Grants and Contributions

This project will use JWST/NIRCam to image Epsilon Eridani b; a Jupiter mass object in orbit around one of the closest neighbouring sun-like stars. These images will be further used to determine the planet’s mass and orbit using a newly developed radial velocity and astrometric orbit modelling technique.

This project will use JWST/NIRSpec to reveal how gas flows in and out of an early low-mass galaxy as well as mapping its chemical abundances to search for signs of proto-globular clusters or metal-free gas. By combining JWST’s unparalleled sensitivity with gravitational lensing and an advanced “MSA stepping” technique, this project will achieve ultra-efficient, spatially resolved spectroscopy down to star-cluster scales, at a depth that would otherwise be unfeasible.

This project will use JWST/NIRCam and NIRSpec to discover and study the faintest and most distant galaxies, black holes, stars, and stellar explosions in the early universe. By using the powerful effect of gravitational lensing, this project will reveal over 10-100 times more strongly magnified, early-universe objects than previous surveys.
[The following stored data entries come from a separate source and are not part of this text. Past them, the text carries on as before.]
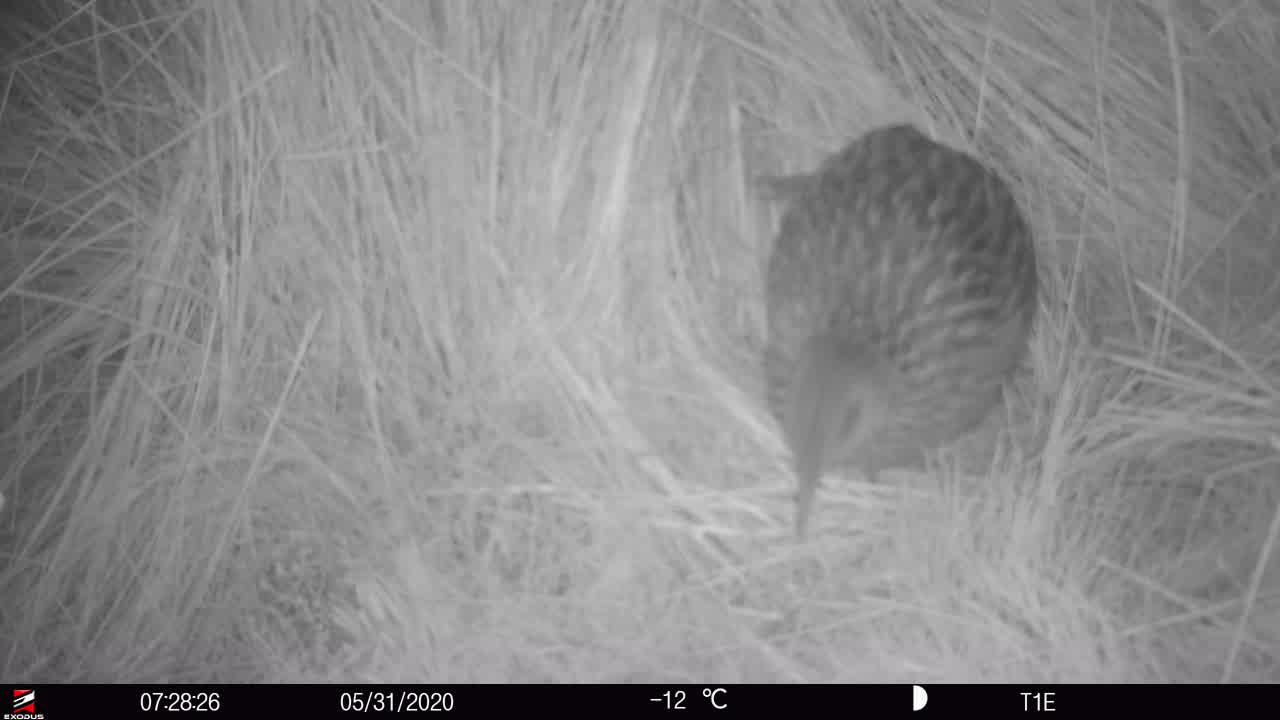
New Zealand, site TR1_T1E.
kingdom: Animalia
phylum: Chordata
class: Aves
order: Gruiformes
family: Rallidae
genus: Gallirallus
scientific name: Gallirallus australis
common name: weka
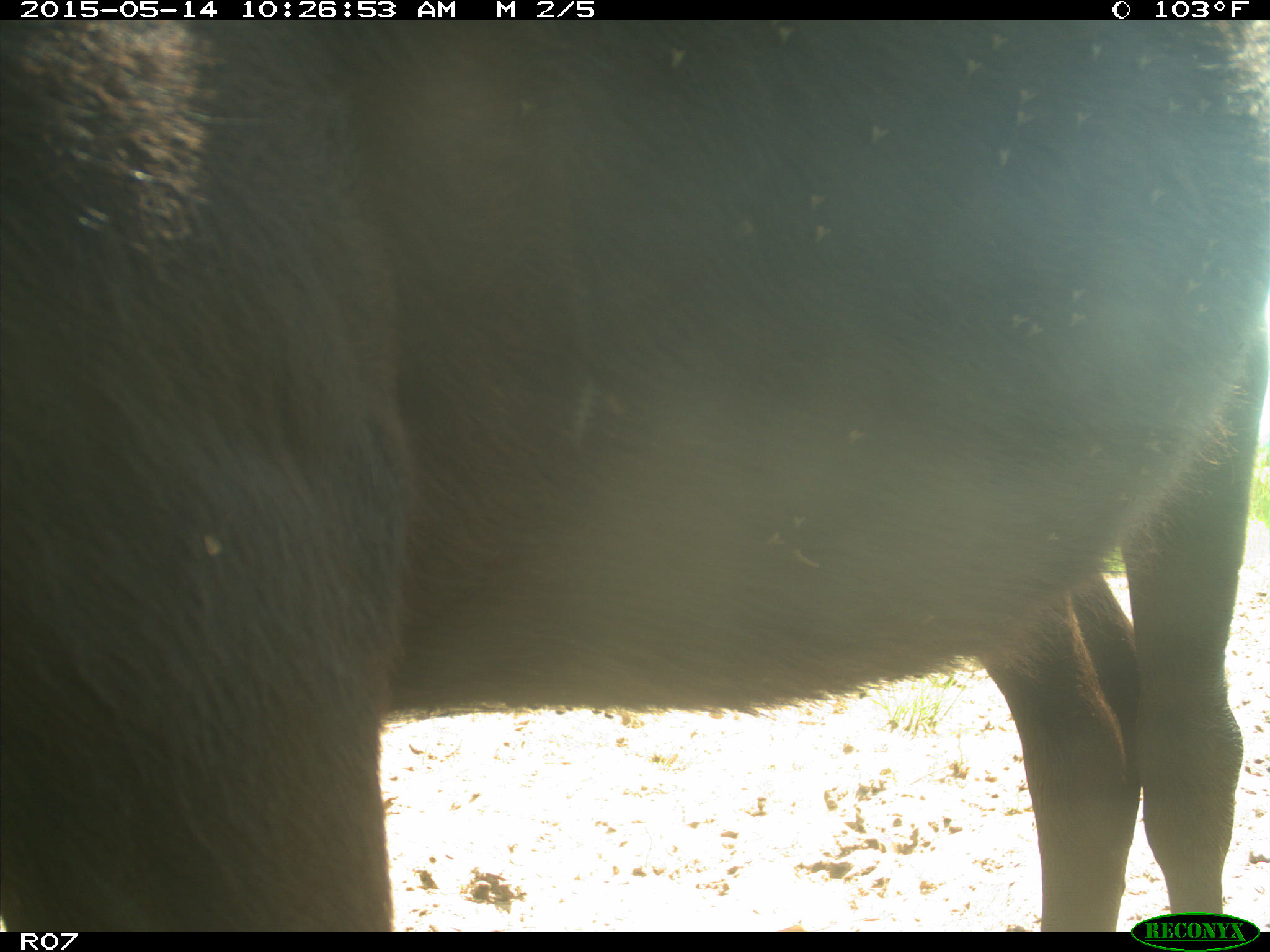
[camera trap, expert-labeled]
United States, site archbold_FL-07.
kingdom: Animalia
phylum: Chordata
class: Mammalia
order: Artiodactyla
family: Bovidae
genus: Bos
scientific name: Bos taurus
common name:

This project will use JWST/MIRI to study six nebulae that are transiforming into perfect crystals and analyze organic molecules called PAHs (Polycyclic Aromatic Hydrocarbons) that reveal the environmental conditions in these stellar nebulae. By comparing the location of the crystals with the PAH-measured conditions, we can finally determine how cosmic crystals form, improving our understanding of planetary formation building blocks.

The objective of this AO is to support Canadian students to participate in national and international space conferences and training events that will offer them the opportunity to learn about and be involved in the latest developments in space science and technology, to develop their professional network, and in some cases, present their research results at the national and international level.

The Second Generation Balloon-borne Very Long Baseline Interferometry Experiment (BVEX2) aims to help astronomers map incredibly small and distant objects in space, like the regions surrounding supermassive black holes. By suspending a radio telescope from a stratospheric balloon above 99% of the Earth’s atmosphere, BVEX2 will demonstrate a new way to observe high-frequency light that is normally blocked by the atmosphere. This project will make the first demonstration that a telescope suspended from a stratospheric balloon can be used as part of an Earth-sized network of radio telescopes. The project will also serve as a pathfinder experiment that will develop technology that could be used for more sensitive high-frequency balloon telescopes to increase the number of mapped black hole shadows and eventually for a space interferometer that can map the regions around dozens of black holes.

The advanced growth chambers at the Controlled Environment Systems Research Facility (CESRF) at the University of Guelph can simulate conditions equivalent to those found on the Moon and Mars and will be used in this project to address four critical knowledge gaps in extraterrestrial plant production: Water and nutrient delivery, Crop performance, Multi-crop interactions, and Environment monitoring and control. The project will train HQP through hands-on experience with cutting-edge systems for extraterrestrial plant production and the research insights will inform the design of food production modules for Lunar and Martian habitats. Beyond space applications, the knowledge and technologies developed have potential spinoffs for CEA on Earth, particularly in extreme or resource-limited settings.

This project will use JWST/NIRSpec to confirm the first robust candidate for a Population III galaxy (ID16043) at redshift z = 6.5, enable detections of rest-frame optical lines in extremely faint galaxies and probe the existence of low mass black holes at high redshift. This will be the deepest medium-grating spectroscopy ever conducted by JWST in a gravitational lensing cluster field.

This project aims to study star formation in extreme environments by assembling a sample of 10 starbursting nuclear rings with comprehensive multiwavelength data. Using high-resolution VLA 33 GHz maps and JWST/NIRCam imaging, the team will resolve individual GMCs, H II regions, and star clusters to measure extinction-free star formation rates and investigate how factors like feedback, gas inflow, and turbulence regulate star formation efficiency in conditions similar to the Milky Way’s central molecular zone.

This project addresses the gaps in satellite-based high-spatial-resolution hyperspectral imaging, with a focus on the shortwave infrared range (SWIR), and its application to carbon monitoring. It advances research in this field in collaboration with Wyvern, a Canadian satellite company, as well as other academic and industry collaborators. As part of the project, multi-scale datasets will be analyzed to identify band configurations, especially in SWIR, that are most effective for detecting soil carbon. This research will generate transferable datasets and methods, as well as maps of carbon storage and dynamics in the study area, thereby enhancing Canada’s capabilities in both space technology development and carbon monitoring, and providing guidance for the design of next-generation hyperspectral satellites.